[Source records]
──────
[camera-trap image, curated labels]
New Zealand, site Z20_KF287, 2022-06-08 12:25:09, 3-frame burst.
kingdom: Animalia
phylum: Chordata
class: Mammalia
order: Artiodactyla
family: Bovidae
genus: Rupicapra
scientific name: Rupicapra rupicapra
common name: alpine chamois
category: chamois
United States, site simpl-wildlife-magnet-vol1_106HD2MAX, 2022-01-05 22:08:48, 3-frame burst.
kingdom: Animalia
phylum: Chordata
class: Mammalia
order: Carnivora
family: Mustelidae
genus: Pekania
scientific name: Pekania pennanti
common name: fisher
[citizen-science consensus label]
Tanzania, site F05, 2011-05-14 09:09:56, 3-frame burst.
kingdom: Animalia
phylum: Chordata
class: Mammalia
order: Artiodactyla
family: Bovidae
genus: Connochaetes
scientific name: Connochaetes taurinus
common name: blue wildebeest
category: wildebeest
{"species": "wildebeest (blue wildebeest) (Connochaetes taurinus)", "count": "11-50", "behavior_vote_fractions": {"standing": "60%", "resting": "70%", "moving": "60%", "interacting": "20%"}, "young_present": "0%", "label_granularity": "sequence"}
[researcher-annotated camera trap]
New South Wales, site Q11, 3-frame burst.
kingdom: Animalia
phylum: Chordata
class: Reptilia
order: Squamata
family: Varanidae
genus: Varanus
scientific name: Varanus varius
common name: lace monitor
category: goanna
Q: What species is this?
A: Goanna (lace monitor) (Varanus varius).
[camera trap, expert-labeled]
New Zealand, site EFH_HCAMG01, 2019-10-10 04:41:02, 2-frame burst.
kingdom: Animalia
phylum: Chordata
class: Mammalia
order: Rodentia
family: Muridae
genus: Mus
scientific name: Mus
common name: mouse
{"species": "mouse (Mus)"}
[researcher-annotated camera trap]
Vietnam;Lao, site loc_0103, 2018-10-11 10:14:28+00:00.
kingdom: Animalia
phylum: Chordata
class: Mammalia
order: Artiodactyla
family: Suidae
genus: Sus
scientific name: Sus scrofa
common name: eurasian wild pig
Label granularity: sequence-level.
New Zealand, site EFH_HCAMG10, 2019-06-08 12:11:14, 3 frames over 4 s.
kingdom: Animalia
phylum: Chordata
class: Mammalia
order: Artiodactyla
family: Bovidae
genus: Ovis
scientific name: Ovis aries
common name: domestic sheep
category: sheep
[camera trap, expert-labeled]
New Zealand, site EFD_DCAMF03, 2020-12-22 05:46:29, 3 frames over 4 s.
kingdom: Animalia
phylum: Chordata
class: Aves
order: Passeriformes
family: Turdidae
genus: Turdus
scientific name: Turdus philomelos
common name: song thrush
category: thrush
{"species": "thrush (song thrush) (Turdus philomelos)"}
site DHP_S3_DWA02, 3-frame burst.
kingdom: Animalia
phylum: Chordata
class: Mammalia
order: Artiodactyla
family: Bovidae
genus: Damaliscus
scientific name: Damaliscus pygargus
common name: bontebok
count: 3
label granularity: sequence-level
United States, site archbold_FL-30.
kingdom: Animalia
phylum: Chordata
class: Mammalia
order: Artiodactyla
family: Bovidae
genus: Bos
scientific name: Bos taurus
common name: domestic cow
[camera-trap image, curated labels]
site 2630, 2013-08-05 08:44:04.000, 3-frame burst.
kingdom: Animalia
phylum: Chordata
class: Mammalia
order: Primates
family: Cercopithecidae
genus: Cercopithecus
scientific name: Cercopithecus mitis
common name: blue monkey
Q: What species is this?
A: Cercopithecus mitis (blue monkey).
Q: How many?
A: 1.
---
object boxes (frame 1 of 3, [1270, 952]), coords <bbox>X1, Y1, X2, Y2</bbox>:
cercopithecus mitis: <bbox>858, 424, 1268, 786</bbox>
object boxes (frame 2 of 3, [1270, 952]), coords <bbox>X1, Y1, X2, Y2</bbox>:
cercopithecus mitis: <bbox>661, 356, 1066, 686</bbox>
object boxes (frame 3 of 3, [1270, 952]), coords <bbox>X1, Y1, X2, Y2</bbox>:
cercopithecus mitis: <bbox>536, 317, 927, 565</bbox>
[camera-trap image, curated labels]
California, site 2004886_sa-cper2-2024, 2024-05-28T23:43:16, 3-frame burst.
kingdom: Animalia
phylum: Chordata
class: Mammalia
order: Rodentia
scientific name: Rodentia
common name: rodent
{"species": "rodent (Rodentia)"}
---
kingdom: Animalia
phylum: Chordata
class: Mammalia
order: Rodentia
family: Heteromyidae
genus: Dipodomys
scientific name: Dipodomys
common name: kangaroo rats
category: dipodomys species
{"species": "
──────
**Exercise details:**
Repeat every line of the data word for word until you have repeated the line that contains "common name: alpine chamois", which is the last one to include.

**Result of this task:**
[camera-trap image, curated labels]
New Zealand, site Z20_KF287, 2022-06-08 12:25:09, 3-frame burst.
kingdom: Animalia
phylum: Chordata
class: Mammalia
order: Artiodactyla
family: Bovidae
genus: Rupicapra
scientific name: Rupicapra rupicapra
common name: alpine chamois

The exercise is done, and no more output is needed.